A, Generation of enhancer-deleted isogenic cells from the parental Trp53^R172H/− cells. Two enhancers upstream of the Cxcl1 gene and one downstream of the Cxcl1 gene are deleted individually or in a pair using CRISPR/Cas9. The size of deleted regions is indicated in parentheses. B, Quantification of the Cxcl1 chemokine level in enhancer-deleted isogenic cells and comparison with the Trp53^R172H/− cells. P-values are calculated from a one-way ANOVA test followed by a post hoc test with Benjamini-Hochberg correction. C, Weights of the enhancer-deleted isogenic tumors compared with the Trp53^R172H/− tumors. Trp53^R172H/−;Δe8695;Δe8696 cells were not implanted in mice due to the minimal effect over either Trp53^R172H/−;Δe8695 or Trp53^R172H/−;Δe8696 cells. P-values are calculated from a one-way ANOVA test followed by a post hoc test with Benjamini-Hochberg correction. D, Effect of the e8696 and e8697 status in leukocyte and neutrophil infiltration in PDAC tumors. P-values are calculated from a one-way ANOVA test followed by a post hoc test with Benjamini-Hochberg correction. E, Representative multiplex immunofluorescence staining of Trp53^R172H/−;Δe8695 and Trp53^R172H/−;Δe8696 tumors. The scale bars correspond to 200 μm and 50 μm in the main view and the magnified view, respectively. F, Quantification of immune cell density from randomly selected 500 × 500 μm regions. P-values are calculated from a one-way ANOVA test followed by a post hoc test with Benjamini-Hochberg correction. G, Kaplan-Meier survival curves showing the effects of e8696 or e8697 status and ICIs in the survival of mice implanted with parental Trp53^R172H/− or Trp53^R172H/−;Δe8696, or Trp53^R172H/−;Δe8697 cells. Control mice were treated with IgG. Trp53^R172H/− mice survival cohort is the same as in Figure S4D & Figure 3I. P-values are calculated using a log-rank (Mantel-Cox) test.

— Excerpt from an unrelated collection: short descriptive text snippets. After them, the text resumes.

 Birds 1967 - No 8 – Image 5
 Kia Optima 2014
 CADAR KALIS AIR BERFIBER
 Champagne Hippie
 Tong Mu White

Figure 6.. p53^R172H occupancy in Cxcl1 Enhancers is dependent on NF-κB.

A, Enriched transcription factor motifs at the promoters and enhancers of the p53^R172H-dependent chemokine genes identified using HOMER. B, NF-κB occupancy at the Cxcl1 gene and enhancers in Trp53^R172H/− and Trp53^−/− cells using CUT&RUN. Non-specific IgG is used as a control. The HOMER-identified NF-κB motifs are shown at the bottom (red bars). C, Quantification of NF-κB occupancy at the promoter and enhancers of the Cxcl1 gene using CUT&RUN. P-values are calculated excluding e8697 using a paired t-test. D, Quantification of NF-κB occupancy at the NF-κB CUT&RUN peaks using CUT&RUN. E, Quantification of NF-κB phosphorylation in the Trp53^R172H/− and Trp53^−/− cells using ELISA on cell extracts. The antibody targets S536 in the p65 subunit of NF-κB. F, Quantification of NF-κB localization in the cytoplasm vs nucleus using western blot (serial dilution of protein lysates). Vinculin and histone H3 were used as the markers of cytoplasmic and nuclear fractions, respectively. P-values are calculated from a two-way ANOVA test.

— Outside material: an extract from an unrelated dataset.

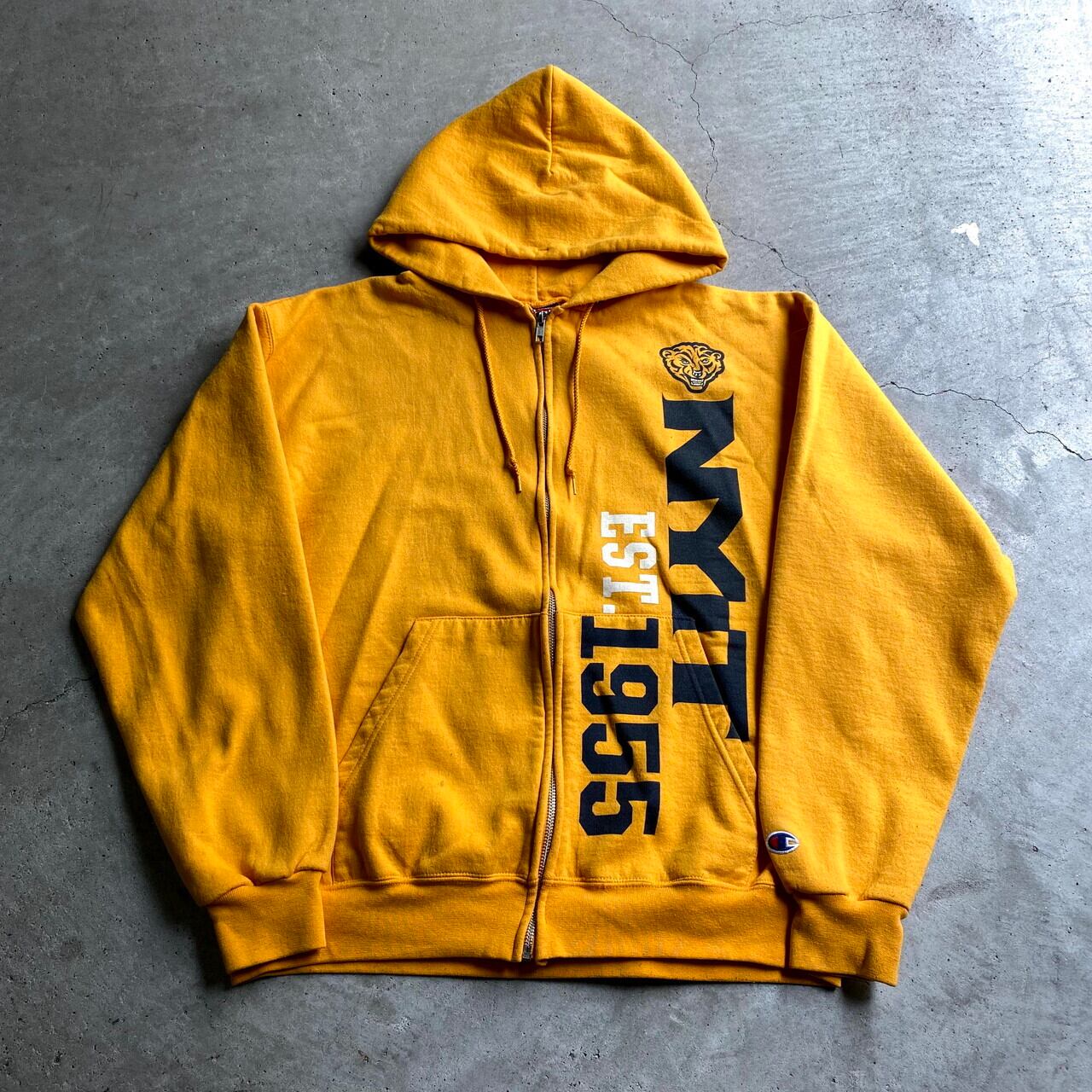 90年代 3色タグ Champion チャンピオン カレッジ プリント 90年代 3色タグ Champion チャンピオン カレッジ プリント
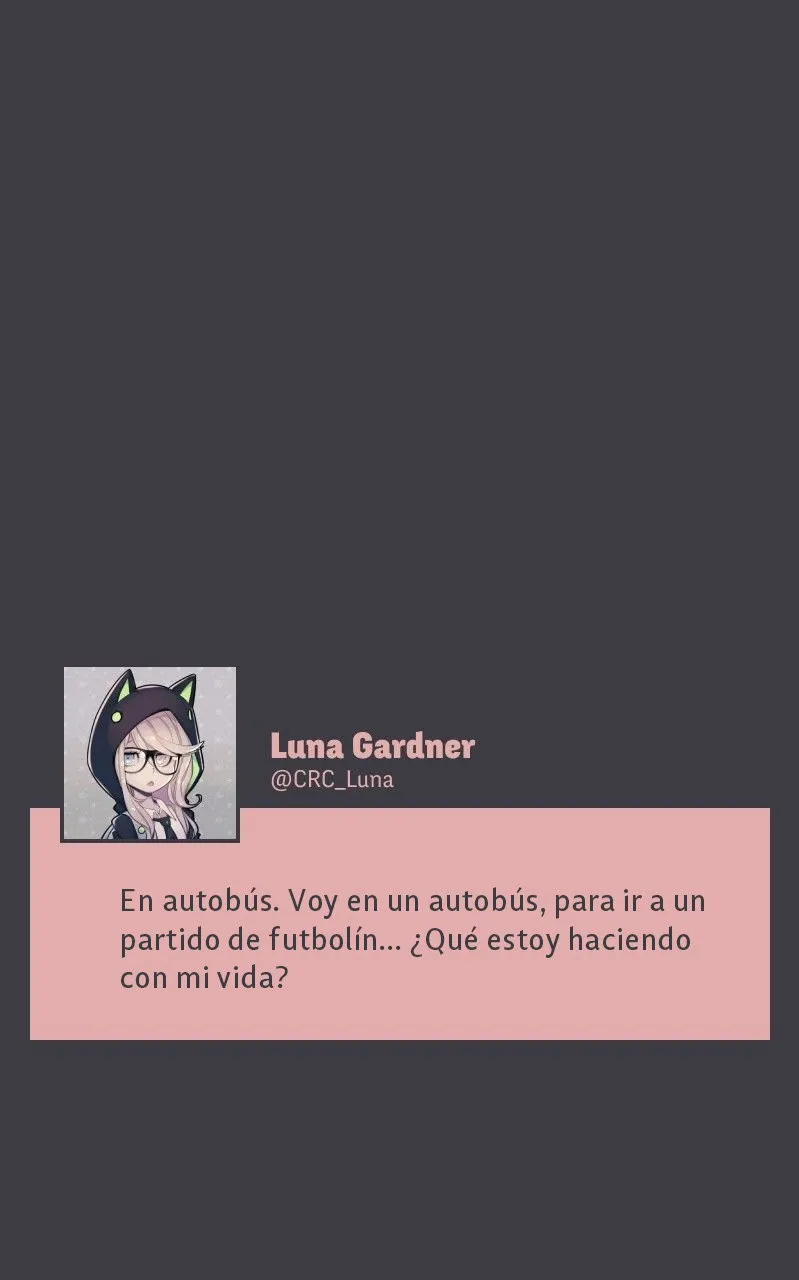 Conspiracy Research Club Capítulo 22 en Línea - página 35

Figure 7.. NF-κB inhibition abrogates p53^R172H occupancy.

A, Effect of inhibiting NF-κB activation (5 uM TPCA-1) in NF-κB and p53^R172H occupancy at the Cxcl1 gene and enhancers. DMSO treatment serves as a control. B, Change in p53^R172H occupancy (left) and NF-κB occupancy (right) by NF-κB inhibition in the p53^R172H and NF-κB CUT&RUN peaks, respectively. C. Effects of TPCA-1 treatment in NF-κB (left) and p53^R172H (right) occupancy in the two detectable enhancers of the Cxcl1 gene. D, Effects of TPCA-1 treatment in Trp53^R172H (left) and Cxcl1 (right) mRNA levels using RT-qPCR.